Patient leaflet - Azarga
1. What AZARGA is and what it is used for
AZARGA contains two active substances, brinzolamide and timolol, which work together to reduce pressure within the eye.
AZARGA is used to treat high pressure in the eyes, also called glaucoma or ocular hypertension, in adult patients that are more than 18 years of age and in whom high pressure in the eyes cannot be controlled effectively by one medicine alone.
2. What you need to know before you use AZARGA
Do not use AZARGA
- If you are allergic to brinzolamide, medicines called sulphonamides (examples include
medicines used to treat diabetes, infections and also diuretics (water tablets)), timolol, betablockers (medicines used to lower blood pressure or to treat heart disease) or any of the other ingredients of this medicine (listed in section 6).
- If you have now or have had in the past respiratory problems such as asthma, severe long lasting
obstructive bronchitis (severe lung condition which may cause wheezing, difficulty in breathing and/or long standing cough) or other types of breathing problems.
- If you have severe hay fever
- If you have a slow heart beat, heart failure or disorders of heart rhythm (irregular heartbeats).
- If you have too much acidity in your blood (a condition called hyperchloraemic acidosis).
- If you have severe kidney problems.
Warnings and precautions
Only use AZARGA for dropping in your eye(s).
If signs of serious reactions or hypersensitivity occur, discontinue the use of this product and talk to your doctor.
- Talk to your doctor or pharmacist before using AZARGA if you have or have had in the past: coronary heart disease (symptoms can include chest pain or tightness, breathlessness or
choking), heart failure, low blood pressure
- disturbances of heart rate such as slow heart beat
- breathing problems, asthma or chronic obstructive pulmonary disease
- poor blood circulation disease (such as Raynaud’s disease or Raynaud’s syndrome)
- diabetes as timolol may mask signs and symptoms of low blood sugar
- overactivity of the thyroid gland as timolol may mask signs and symptoms of thyroid disease
- muscular weakness (myasthenia gravis)
- tell your doctor before you have an operation that you are using AZARGA as timolol may change effects of some medicines used during anaesthesia.
- if you have a history of atopy (a tendency to develop an allergic reaction) and severe allergic
reactions you may be more sensitive to developing an allergic reaction whilst using AZARGA and adrenaline may not be as effective to treat an allergic reaction.

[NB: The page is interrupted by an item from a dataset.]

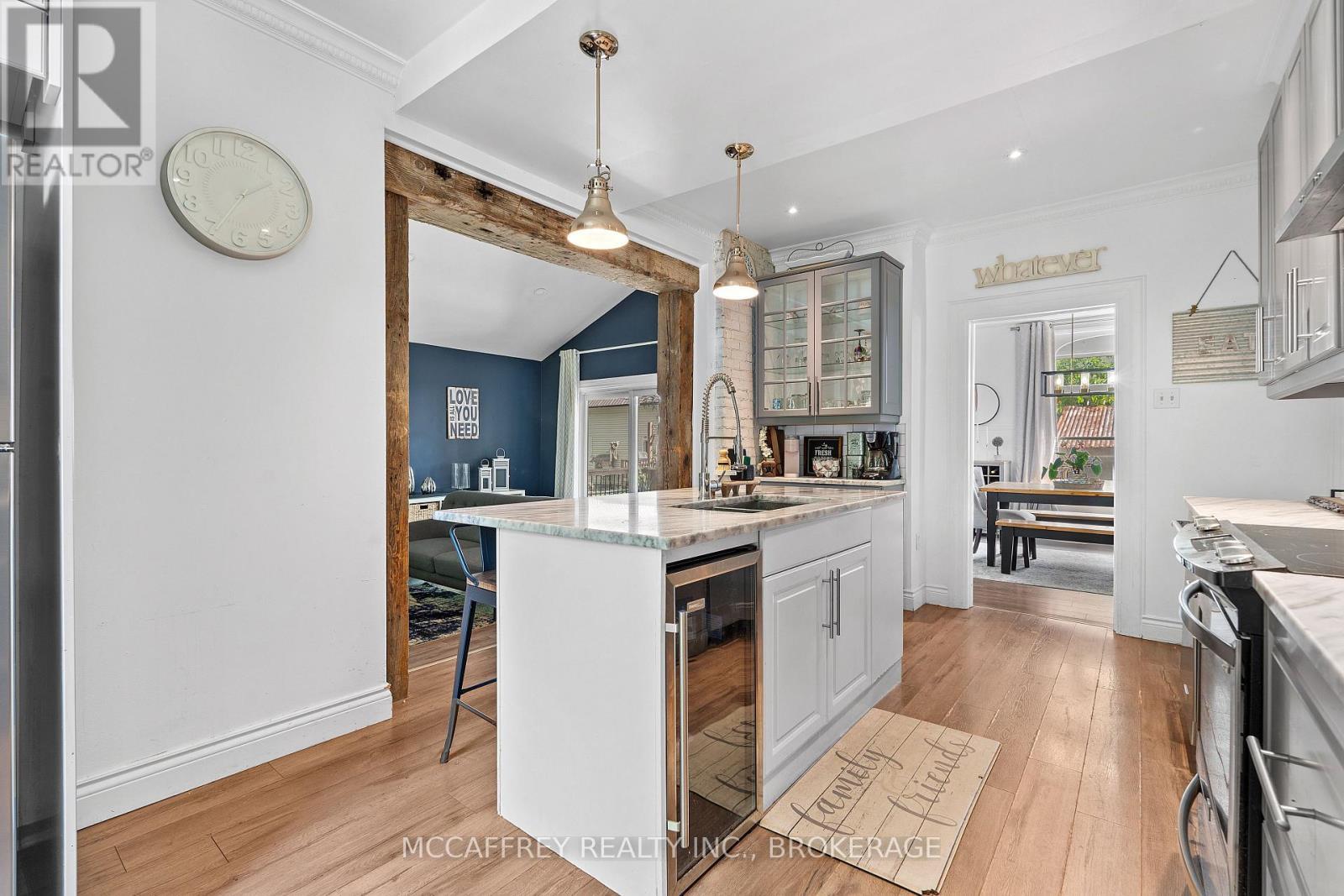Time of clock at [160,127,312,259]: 1:34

When receiving any other treatment please tell the doctor or nurse that you are taking AZARGA.
- if you have liver problems.
- if you have dry eyes or cornea problems.
- if you have problems with your kidneys.
Children and adolescents
AZARGA is not recommended for children and adolescents under 18 years.

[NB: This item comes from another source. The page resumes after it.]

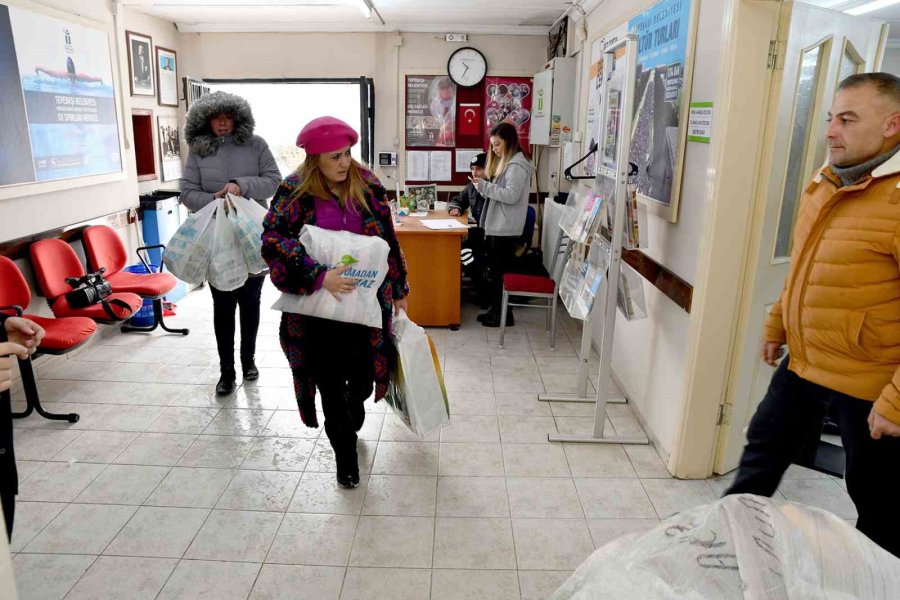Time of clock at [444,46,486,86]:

Other medicines and AZARGA
Tell your doctor or pharmacist if you are using, have recently used or might use any other medicines.
AZARGA can affect, or be affected by, other medicines you are taking, including other eye drops for the treatment of glaucoma. Tell your doctor if you are taking or intent to take medicines to lower blood pressure like parasympathomimetics and guanetidine, or other heart medicines including quinidine (used to treat heart conditions and some types of malaria), amiodarone or other medicines to treat heart rhythm disorders and glycosides to treat heart insufficiency. Also tell your doctor if you are taking or intend to take medicines to treat diabetes, or to treat gastric ulcers, antifungal, antiviral or antibiotic medicines, or antidepressants such as fluoxetine and paroxetine.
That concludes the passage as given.